● Page text
=-=-=
By Courtney Price and Josh Carpenter
East Lincoln residents could see a tax increase next year if commissioners approve County Manager George Wood’s recommended budget.
While the property tax rate for the county will stay the same, at 59.8 cents per $100 assessed value, the tax applied to residents in the East Lincoln Water and Sewer District will rise from 1.99 cents to 3.55 cents per $100 value. The increase will be used to pay off the debt on the sewer system.
For the last four years, the county used savings set aside for the sewer system to avoid a tax rate increase, but Wood wrote in the proposed budget that those savings are now nearly spent. The county now has to raise the tax rate to pay that off.
Residents who live in the area covered by the East Lincoln Fire Department could also see a 1.05 cent increase, from 6.8 cents to 7.85 cents per $100.
The increase was built into the budget to pay for the second fire station that opened in October 2011. The East Lincoln station rented the space after the county realized that more than 300 properties in East Lincoln would see an insurance rate increase because they were more than five miles from a fire station. Opening the branch station eliminated that insurance increase but also adds additional costs in rent, utilities and staff.
However, county commissioners were concerned about the increase – a total of more than $230,000 – and want to meet with officials from the East Lincoln department to talk about its proposed budget before going forward.
“There’s a ton of people asking (me) what they’re doing with all that money,” commissioner Carl Robinson said at a Wednesday, May 23 budget retreat. “It seems like a lot.”
The Denver Fire Department rate will not change.
For a home with a tax value of $100,000, the East Lincoln Water and Sewer District rate change would create an increase of about $16 on next year’s tax bill, which last year would have been $19.90.
=-=-=
Saved entries:
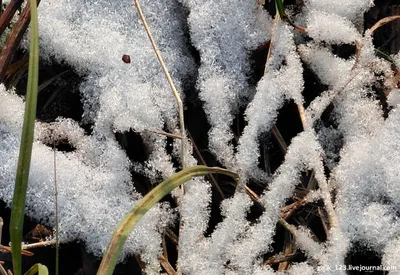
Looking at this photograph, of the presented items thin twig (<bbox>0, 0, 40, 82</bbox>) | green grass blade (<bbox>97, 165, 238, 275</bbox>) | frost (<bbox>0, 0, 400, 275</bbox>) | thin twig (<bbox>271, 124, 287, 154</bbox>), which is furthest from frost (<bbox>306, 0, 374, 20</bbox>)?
thin twig (<bbox>0, 0, 40, 82</bbox>)

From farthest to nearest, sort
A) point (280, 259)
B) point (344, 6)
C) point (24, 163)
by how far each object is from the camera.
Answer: point (344, 6), point (280, 259), point (24, 163)

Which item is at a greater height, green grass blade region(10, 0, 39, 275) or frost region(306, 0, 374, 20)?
frost region(306, 0, 374, 20)

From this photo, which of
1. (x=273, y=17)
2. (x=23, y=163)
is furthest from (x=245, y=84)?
(x=23, y=163)

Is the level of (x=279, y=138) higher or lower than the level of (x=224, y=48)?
lower

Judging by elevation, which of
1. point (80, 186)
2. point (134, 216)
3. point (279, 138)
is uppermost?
point (279, 138)

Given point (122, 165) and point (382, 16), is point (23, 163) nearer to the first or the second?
point (122, 165)

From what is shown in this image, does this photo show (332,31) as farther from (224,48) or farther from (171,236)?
(171,236)

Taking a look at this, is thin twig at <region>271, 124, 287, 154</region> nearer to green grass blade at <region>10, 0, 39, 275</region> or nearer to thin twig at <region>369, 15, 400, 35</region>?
thin twig at <region>369, 15, 400, 35</region>

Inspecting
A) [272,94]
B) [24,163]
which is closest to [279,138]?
[272,94]

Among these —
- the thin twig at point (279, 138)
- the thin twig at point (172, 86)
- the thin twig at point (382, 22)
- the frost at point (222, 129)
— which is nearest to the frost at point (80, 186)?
=-=-=
● Exercise directions
From the article on East Lincoln tax rates, copy word for word the part that opens with the words containing "For the last" and closes with "pay that off.". The listing plays no part in this work.

● Written response
For the last four years, the county used savings set aside for the sewer system to avoid a tax rate increase, but Wood wrote in the proposed budget that those savings are now nearly spent. The county now has to raise the tax rate to pay that off.